Pur riconoscendo un ambiente di crescita globalmente indebolito in questa transizione all'anno nuovo, ci aspettiamo una certa ripresa dell'impulso di crescita nei trimestri a venire. L'economia USA sta attraversando un temporaneo momento di stanchezza e Candriam prevede che il PIL USA cresca quest'anno dell'1,9%, seguito da un 2,4% nel 2017. La nostra visione dei fondamentali a medio termine rimane pertanto costruttiva, anche considerando un dollaro più debole, che rafforza le scorte di commodities e allevia un po' la pressione sulle divise dei paesi emergenti. A questo proposito, notiamo che i mercati non premiano alcun aumento dei tassi dei federal funds prima del 2017. Vale la pena di notare che nelle ultime settimane gli attivi dei paesi emergenti stanno sovraperformando.
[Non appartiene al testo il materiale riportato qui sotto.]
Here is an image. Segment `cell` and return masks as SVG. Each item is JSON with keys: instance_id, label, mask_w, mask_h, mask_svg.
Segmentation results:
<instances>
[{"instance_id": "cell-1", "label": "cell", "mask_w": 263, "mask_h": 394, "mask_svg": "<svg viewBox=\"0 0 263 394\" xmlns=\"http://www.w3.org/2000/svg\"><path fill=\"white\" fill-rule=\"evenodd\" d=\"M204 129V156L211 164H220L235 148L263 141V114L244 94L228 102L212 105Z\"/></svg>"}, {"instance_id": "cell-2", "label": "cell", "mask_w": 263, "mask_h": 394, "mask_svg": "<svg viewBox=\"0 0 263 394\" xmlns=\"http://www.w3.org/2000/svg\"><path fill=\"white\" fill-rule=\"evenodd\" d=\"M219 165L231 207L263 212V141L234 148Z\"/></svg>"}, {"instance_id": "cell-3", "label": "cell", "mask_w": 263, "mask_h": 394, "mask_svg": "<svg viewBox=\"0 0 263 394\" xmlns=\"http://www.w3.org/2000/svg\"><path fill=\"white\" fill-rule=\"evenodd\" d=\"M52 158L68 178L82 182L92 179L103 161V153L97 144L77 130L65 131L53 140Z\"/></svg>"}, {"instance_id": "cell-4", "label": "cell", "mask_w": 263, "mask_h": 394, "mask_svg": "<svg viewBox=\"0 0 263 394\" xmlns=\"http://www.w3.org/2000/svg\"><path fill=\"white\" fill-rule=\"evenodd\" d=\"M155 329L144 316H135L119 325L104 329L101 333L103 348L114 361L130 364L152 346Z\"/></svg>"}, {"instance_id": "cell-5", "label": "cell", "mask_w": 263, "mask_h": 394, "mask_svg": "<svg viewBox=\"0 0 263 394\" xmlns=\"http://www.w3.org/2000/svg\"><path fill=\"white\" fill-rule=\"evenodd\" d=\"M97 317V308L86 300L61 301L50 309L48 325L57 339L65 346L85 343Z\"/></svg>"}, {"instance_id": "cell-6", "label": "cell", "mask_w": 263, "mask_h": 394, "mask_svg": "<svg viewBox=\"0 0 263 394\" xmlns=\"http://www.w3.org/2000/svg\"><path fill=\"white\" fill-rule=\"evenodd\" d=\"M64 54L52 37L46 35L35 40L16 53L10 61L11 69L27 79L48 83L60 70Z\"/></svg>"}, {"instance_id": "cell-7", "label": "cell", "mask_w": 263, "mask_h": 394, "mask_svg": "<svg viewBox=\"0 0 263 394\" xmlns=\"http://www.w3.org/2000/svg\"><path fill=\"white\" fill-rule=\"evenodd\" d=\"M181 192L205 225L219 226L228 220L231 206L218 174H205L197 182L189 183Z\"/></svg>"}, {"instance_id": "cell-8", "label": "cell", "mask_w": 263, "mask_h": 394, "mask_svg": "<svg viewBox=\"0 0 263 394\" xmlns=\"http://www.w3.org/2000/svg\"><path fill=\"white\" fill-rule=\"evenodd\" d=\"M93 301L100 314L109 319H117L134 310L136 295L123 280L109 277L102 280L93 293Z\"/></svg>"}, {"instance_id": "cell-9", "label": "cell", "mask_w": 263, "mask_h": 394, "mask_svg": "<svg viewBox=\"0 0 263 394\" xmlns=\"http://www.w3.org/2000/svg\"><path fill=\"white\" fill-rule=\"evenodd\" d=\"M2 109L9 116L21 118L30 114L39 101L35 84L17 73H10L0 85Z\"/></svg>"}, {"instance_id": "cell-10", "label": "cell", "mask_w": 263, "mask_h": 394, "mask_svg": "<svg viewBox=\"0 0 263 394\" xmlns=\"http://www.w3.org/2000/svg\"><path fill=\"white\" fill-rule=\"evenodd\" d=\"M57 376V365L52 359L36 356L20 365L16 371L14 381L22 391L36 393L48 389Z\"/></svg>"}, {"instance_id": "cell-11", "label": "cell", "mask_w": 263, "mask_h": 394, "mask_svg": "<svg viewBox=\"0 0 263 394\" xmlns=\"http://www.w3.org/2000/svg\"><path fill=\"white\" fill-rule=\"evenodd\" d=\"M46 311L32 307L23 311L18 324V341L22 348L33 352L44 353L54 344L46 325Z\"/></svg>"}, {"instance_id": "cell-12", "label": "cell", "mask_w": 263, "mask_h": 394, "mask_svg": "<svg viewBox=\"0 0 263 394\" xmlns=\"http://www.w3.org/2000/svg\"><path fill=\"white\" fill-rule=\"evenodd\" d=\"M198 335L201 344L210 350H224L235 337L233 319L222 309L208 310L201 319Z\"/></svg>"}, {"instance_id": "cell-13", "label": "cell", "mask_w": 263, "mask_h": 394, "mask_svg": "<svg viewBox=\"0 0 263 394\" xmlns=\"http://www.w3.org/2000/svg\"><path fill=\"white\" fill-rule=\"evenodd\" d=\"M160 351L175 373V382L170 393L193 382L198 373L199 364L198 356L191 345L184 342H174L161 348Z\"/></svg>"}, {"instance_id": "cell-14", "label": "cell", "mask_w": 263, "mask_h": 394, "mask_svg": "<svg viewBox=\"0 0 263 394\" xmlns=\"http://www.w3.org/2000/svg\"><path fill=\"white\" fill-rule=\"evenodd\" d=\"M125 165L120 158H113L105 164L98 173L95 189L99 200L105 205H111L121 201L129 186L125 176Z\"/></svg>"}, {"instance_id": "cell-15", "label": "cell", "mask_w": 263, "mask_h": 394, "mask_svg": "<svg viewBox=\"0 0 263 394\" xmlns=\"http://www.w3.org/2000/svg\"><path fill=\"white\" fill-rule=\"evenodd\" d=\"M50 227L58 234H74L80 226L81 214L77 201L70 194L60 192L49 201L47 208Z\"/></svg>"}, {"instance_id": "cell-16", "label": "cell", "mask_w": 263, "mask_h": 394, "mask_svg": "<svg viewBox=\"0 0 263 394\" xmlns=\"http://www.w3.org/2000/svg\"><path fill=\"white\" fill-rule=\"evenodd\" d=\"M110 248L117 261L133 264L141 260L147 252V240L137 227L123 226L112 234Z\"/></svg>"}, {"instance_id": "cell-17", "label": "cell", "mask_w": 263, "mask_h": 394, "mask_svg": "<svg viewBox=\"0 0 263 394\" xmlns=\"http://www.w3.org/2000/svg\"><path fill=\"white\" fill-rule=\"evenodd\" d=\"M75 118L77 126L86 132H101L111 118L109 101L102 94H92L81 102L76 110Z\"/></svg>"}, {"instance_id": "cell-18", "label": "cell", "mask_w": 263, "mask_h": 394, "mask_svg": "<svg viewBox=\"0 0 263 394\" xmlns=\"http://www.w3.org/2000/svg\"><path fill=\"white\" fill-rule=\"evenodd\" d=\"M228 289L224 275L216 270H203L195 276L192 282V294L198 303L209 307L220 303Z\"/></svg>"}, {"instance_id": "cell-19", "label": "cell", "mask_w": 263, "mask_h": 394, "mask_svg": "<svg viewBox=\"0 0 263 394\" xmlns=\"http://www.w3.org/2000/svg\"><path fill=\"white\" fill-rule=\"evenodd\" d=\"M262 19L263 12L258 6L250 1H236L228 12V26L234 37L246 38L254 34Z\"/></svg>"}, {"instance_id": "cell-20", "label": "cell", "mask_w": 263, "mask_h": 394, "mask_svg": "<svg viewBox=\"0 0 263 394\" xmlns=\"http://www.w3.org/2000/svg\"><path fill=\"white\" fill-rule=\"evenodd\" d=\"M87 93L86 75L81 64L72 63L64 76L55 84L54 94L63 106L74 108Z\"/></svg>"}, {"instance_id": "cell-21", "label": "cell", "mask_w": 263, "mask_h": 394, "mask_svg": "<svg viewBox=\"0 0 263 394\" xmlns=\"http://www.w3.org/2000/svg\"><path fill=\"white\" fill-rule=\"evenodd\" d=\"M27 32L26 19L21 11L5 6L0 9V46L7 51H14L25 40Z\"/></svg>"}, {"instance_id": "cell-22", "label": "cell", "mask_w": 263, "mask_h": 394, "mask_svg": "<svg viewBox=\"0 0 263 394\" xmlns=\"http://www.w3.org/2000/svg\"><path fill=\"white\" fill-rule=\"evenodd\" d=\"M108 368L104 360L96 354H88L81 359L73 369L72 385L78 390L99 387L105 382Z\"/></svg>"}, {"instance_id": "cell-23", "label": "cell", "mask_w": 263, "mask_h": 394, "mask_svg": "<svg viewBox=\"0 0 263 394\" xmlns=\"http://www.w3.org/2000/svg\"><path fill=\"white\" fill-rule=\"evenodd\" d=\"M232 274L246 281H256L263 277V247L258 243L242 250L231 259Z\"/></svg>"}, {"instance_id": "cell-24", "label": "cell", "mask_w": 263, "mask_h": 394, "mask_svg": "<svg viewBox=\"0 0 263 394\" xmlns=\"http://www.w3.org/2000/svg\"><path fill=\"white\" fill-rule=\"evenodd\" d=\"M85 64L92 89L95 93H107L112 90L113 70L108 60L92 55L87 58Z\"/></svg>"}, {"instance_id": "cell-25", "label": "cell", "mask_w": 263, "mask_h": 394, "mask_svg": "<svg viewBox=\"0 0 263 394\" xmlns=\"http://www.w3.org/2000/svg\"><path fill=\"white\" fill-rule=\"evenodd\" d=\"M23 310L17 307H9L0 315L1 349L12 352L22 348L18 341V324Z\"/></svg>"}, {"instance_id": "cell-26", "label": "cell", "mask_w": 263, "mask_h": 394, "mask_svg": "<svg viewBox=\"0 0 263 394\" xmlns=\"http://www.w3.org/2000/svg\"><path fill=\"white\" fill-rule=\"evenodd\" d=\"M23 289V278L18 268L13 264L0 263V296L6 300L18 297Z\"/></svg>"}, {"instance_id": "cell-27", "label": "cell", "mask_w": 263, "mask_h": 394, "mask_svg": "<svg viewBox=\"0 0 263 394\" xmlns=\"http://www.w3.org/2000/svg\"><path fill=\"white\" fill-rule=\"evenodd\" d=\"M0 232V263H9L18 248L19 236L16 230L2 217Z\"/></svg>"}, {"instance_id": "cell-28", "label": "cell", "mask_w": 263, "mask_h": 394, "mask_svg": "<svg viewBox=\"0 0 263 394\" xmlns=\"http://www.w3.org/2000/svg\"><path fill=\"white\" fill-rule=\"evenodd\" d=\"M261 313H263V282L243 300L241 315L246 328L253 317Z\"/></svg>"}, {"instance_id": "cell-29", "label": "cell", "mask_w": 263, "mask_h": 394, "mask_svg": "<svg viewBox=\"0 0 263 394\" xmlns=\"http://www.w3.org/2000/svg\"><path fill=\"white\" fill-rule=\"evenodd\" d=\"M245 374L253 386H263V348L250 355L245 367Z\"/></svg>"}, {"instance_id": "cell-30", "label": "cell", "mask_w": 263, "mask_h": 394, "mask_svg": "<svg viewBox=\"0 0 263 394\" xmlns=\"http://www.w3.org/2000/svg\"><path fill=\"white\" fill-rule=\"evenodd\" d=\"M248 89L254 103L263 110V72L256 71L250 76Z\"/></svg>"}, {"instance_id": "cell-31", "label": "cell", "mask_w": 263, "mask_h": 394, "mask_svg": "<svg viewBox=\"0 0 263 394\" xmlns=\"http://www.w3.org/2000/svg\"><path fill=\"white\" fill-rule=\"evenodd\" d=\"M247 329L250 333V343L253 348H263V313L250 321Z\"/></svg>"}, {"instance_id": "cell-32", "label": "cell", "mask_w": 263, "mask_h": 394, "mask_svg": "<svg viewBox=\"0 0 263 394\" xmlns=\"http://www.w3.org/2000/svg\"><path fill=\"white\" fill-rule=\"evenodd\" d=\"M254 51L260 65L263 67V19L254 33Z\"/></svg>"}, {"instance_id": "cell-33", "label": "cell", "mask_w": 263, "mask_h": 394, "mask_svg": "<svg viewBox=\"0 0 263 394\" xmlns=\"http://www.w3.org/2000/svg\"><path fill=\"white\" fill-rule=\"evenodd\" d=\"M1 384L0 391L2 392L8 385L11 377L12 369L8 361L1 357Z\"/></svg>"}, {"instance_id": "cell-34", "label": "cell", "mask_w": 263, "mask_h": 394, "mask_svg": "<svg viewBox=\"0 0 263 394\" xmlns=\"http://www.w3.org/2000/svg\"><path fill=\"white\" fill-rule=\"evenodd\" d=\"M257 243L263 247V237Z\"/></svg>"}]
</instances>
Abbiamo captato questa sovraperformance mediante esposizioni al debito emergente, in valute sia locali sia forti.
Negli USA, due terzi delle S&P500 hanno già reso noti i risultati del 4o T 2015. Nel complesso, il 77% è superiore alle aspettative (che peraltro erano state riviste al ribasso), l'1% è in linea con le previsioni e il 22% è sotto. La lezione principale di questa stagione di risultati è che non ci sono campanelli di allarme. Ma i mercati finanziari, avendo altra carne al fuoco, si spostano da una tematica all'altra.
Negli ultimi mesi si sono spostati da una classe di attivi all'altra, sempre prestando attenzione a un ritorno minimo dell'investimento. In questo contesto, i mercati del credito high yield sono stati messi sotto pressione in dicembre dopo che un fondo USA specializzato si è ritrovato a corto di liquidità. L'attenzione è passata rapidamente ai mercati valutari e ai problemi delle autorità cinesi per alleviare la pressione estera sulla svalutazione del Renminbi. A gennaio, la pressione si è intensificata per l'eccesso di offerta di petrolio, che ha fatto crollare il Brent del 25% in solo tre settimane. Dopo di che, l'attenzione si è spostata sul settore bancario europeo, dove i corsi attuali valorizzano le banche dell'Eurozona quasi al 50% del loro valore contabile.
Secondo noi, i mercati dovrebbero rivisitare alcuni di questi temi nelle settimane a venire, in particolare quello dell'equilibrio del mercato petrolifero visto che l'attuale eccesso di offerta non è destinato a scomparire dal giorno alla notte ma piuttosto nel corso del 2o T 2016. Peraltro, siamo preparati all'emergere di nuovi temi nelle prossime settimane. I temi politici, come il dibattito sul Brexit e le prossime elezioni presidenziali USA, dovrebbero richiamare maggiore attenzione – e potenzialmente istigare nuovi timori.
Il 'super martedì' del 1o marzo si presenta come una data importante. Terremo sotto osservazione anche i segnali dei mercati valutari e delle materie prime: una consolidazione dei prezzi delle commodities, coniugata a un dollaro debole, sarebbe un passo importante verso la stabilizzazione degli attivi a rischio.
In termini di posizionamento, abbiamo deciso di ridurre tatticamente le azioni dell'Eurozona e USA, posizionandoci in lieve sottoponderazione azionaria rispetto al benchmark. Manteniamo esposizioni lunghe sullo Yen giapponese e sulle divise correlate alle materie prime come il dollaro canadese, mentre ci siamo accorciati sul dollaro USA aspettandoci una Fed più prudente rispetto alla scaletta prospettata a dicembre. In questo contesto, la nostra esposizione al debito dei paesi emergenti non dovrebbe destare preoccupazioni.